Hacker News new | past | comments | ask | show | jobs | submit login
Jason Calacanis’ Backup Plan For Replacing Content: Steal It From Wikipedia (blogsblogsblogs.com)
105 points by scofflaw on March 12, 2010 | hide | past | favorite | 70 comments



Calacanis' fantasy all along was to own Wikipedia but fill it full of ads. He used to rant endlessly about how much money they'd make if they monetized Wikipedia. Mahalo is his attempt to make a seedier low-brow version of Wikipedia that's ad-laden. This move should not be a surprise. That's just my opinion though.


Kinda off topic, but I think he's right about wikipedia serving ads. They have so many page views, they could put up a couple of image or text ads on the side and make it look very tasteful--unlike mahalo and the other ad filled pages of the internet. Expanding on that, maybe they could only serve non-profits, giving them ridiculously low click or view rates. How could Jimmy Wales not be interested in that?


It would release a hornet's nest worth of issues. For example advertisers might change articles in which their ads appear in order to influence click-troughs. Then contributors will ask for a cut of the money. Then nobody will donate because they have to look at ads anyway.

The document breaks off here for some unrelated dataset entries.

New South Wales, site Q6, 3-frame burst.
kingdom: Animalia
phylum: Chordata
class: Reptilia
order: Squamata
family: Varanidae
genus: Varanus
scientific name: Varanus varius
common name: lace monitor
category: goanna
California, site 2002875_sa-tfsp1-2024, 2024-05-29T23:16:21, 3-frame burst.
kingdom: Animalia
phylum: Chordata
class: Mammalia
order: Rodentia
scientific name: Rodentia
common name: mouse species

Then advertisers will start demanding from their sales people that certain content be changed or taken off "or I will remove my ads."

So it should only be considered as a desperation move if their donations plummet.


To really think about it now, it's truly remarkable that such a powerful entity can exist in such a material world, free of spam, ads, etc. I don't think we cherish this great resource as much as we should.


Making money off volunteers tends to make those volunteers disappear. Restricting themselves to charity may help, but it'll be an endless debate that will hurt them a lot.


People still volunteer to help at the Olympics, but I suspect you're right that adding ads would cause people to leave the community


> People still volunteer to help at the Olympics

Really!?


This stuff happens all the time. I paid $200 to "volunteer" to work at the PGA Senior Open


well, I wouldn't call this stuff volunteering - you're probably interested in some particular (sporting) event and willing to pay for a good access with your work (and maybe some money)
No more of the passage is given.